▸ **WORK TO COMPLETE**: Give back the whole listing exactly as written, pictures excluded.

▸ **RECORDED INFORMATION**:
▽

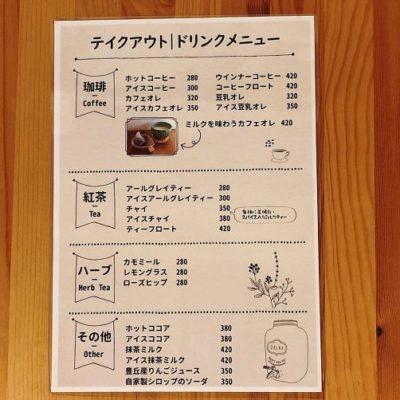 喫茶en 豊丘村 テイクアウトメニュー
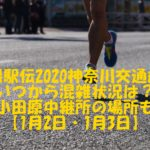 箱根駅伝 2020 交通規制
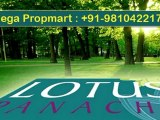 3C Lotus Panache Resale, 9810422173, 3C Lotus Panache Noida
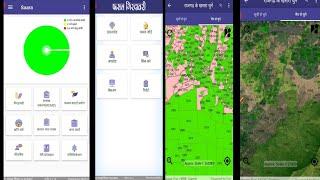 fasal girdavari SAARA APPLICATION में नए सुधार के साथ नक्शे से जाने मौके की सारी जानकारियां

△

▸ **ANSWER SPACE**:
 喫茶en 豊丘村 テイクアウトメニュー
 箱根駅伝 2020 交通規制
 3C Lotus Panache Resale, 9810422173, 3C Lotus Panache Noida
 fasal girdavari SAARA APPLICATION में नए सुधार के साथ नक्शे से जाने मौके की सारी जानकारियां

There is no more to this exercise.